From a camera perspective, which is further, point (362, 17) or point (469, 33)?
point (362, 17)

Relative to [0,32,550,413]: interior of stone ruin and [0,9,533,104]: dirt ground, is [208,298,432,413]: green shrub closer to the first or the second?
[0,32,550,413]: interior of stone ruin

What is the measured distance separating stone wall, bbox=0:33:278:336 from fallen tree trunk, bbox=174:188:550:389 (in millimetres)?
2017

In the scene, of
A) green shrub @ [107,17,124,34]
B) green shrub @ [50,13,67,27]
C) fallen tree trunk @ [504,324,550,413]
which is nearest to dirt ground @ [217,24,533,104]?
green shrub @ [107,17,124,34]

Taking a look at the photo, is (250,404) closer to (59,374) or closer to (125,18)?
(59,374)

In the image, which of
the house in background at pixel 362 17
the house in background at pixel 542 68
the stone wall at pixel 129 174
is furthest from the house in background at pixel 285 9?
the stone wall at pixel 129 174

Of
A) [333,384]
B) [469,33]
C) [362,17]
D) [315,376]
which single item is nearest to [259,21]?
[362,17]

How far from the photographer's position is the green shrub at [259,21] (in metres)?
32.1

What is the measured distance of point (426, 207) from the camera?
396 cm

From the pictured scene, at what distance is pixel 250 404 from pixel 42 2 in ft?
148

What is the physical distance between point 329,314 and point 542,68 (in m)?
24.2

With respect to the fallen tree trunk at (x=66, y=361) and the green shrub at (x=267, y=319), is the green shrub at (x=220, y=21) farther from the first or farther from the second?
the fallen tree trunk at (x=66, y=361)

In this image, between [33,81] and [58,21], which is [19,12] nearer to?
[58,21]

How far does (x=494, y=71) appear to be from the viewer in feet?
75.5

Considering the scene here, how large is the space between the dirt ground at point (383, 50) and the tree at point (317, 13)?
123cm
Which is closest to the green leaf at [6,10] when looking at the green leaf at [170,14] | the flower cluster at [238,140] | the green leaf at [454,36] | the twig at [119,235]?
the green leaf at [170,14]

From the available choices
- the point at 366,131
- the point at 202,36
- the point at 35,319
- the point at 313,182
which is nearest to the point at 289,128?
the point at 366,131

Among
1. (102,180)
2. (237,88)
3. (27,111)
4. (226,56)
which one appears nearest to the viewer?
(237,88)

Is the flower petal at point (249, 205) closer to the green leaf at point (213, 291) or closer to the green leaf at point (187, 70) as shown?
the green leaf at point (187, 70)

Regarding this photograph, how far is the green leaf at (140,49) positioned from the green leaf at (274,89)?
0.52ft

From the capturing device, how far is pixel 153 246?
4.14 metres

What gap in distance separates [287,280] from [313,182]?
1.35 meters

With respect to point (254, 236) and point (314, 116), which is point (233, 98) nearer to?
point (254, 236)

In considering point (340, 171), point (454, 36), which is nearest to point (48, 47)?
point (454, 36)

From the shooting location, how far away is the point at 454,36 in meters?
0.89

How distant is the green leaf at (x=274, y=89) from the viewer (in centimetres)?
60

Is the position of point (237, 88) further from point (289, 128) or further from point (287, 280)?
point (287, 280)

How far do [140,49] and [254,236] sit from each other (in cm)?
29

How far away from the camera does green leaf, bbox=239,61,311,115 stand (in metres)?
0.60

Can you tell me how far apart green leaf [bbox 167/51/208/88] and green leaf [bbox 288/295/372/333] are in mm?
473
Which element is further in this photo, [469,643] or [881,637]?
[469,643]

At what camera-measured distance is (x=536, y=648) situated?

Challenge ▸
Write out every line of the rows above as a JSON list of strings, one string per line, skipping any blank lines.

Exercise result ▸
[
  "From a camera perspective, which is further, point (362, 17) or point (469, 33)?",
  "point (362, 17)",
  "Relative to [0,32,550,413]: interior of stone ruin and [0,9,533,104]: dirt ground, is [208,298,432,413]: green shrub closer to the first or the second?",
  "[0,32,550,413]: interior of stone ruin",
  "What is the measured distance separating stone wall, bbox=0:33:278:336 from fallen tree trunk, bbox=174:188:550:389 (in millimetres)?",
  "2017",
  "In the scene, of",
  "A) green shrub @ [107,17,124,34]",
  "B) green shrub @ [50,13,67,27]",
  "C) fallen tree trunk @ [504,324,550,413]",
  "which is nearest to dirt ground @ [217,24,533,104]?",
  "green shrub @ [107,17,124,34]",
  "Taking a look at the photo, is (250,404) closer to (59,374) or closer to (125,18)?",
  "(59,374)",
  "In the image, which of",
  "the house in background at pixel 362 17",
  "the house in background at pixel 542 68",
  "the stone wall at pixel 129 174",
  "is furthest from the house in background at pixel 285 9?",
  "the stone wall at pixel 129 174",
  "Of",
  "A) [333,384]",
  "B) [469,33]",
  "C) [362,17]",
  "D) [315,376]",
  "which single item is nearest to [259,21]?",
  "[362,17]",
  "How far from the photographer's position is the green shrub at [259,21] (in metres)?",
  "32.1",
  "What is the measured distance of point (426, 207) from the camera?",
  "396 cm",
  "From the pictured scene, at what distance is pixel 250 404 from pixel 42 2 in ft?",
  "148",
  "What is the physical distance between point 329,314 and point 542,68 (in m)?",
  "24.2",
  "With respect to the fallen tree trunk at (x=66, y=361) and the green shrub at (x=267, y=319), is the green shrub at (x=220, y=21) farther from the first or farther from the second?",
  "the fallen tree trunk at (x=66, y=361)",
  "In this image, between [33,81] and [58,21], which is [19,12] nearer to?",
  "[58,21]",
  "How far does (x=494, y=71) appear to be from the viewer in feet?",
  "75.5",
  "Considering the scene here, how large is the space between the dirt ground at point (383, 50) and the tree at point (317, 13)?",
  "123cm",
  "Which is closest to the green leaf at [6,10] when looking at the green leaf at [170,14] | the flower cluster at [238,140] | the green leaf at [454,36] | the twig at [119,235]?",
  "the green leaf at [170,14]",
  "From the available choices",
  "- the point at 366,131",
  "- the point at 202,36",
  "- the point at 35,319",
  "- the point at 313,182",
  "which is nearest to the point at 289,128?",
  "the point at 366,131",
  "Among",
  "1. (102,180)",
  "2. (237,88)",
  "3. (27,111)",
  "4. (226,56)",
  "which one appears nearest to the viewer?",
  "(237,88)",
  "Is the flower petal at point (249, 205) closer to the green leaf at point (213, 291) or closer to the green leaf at point (187, 70) as shown?",
  "the green leaf at point (187, 70)",
  "Regarding this photograph, how far is the green leaf at (140,49) positioned from the green leaf at (274,89)?",
  "0.52ft",
  "From the capturing device, how far is pixel 153 246?",
  "4.14 metres",
  "What gap in distance separates [287,280] from [313,182]?",
  "1.35 meters",
  "With respect to point (254, 236) and point (314, 116), which is point (233, 98) nearer to?",
  "point (254, 236)",
  "In considering point (340, 171), point (454, 36), which is nearest to point (48, 47)?",
  "point (454, 36)",
  "From the shooting location, how far away is the point at 454,36 in meters?",
  "0.89",
  "How distant is the green leaf at (x=274, y=89) from the viewer (in centimetres)?",
  "60",
  "Is the position of point (237, 88) further from point (289, 128) or further from point (287, 280)?",
  "point (287, 280)",
  "How far do [140,49] and [254,236] sit from each other (in cm)?",
  "29",
  "How far away from the camera does green leaf, bbox=239,61,311,115 stand (in metres)?",
  "0.60",
  "Can you tell me how far apart green leaf [bbox 167/51/208/88] and green leaf [bbox 288/295/372/333] are in mm?",
  "473",
  "Which element is further in this photo, [469,643] or [881,637]?",
  "[469,643]",
  "At what camera-measured distance is (x=536, y=648) situated?"
]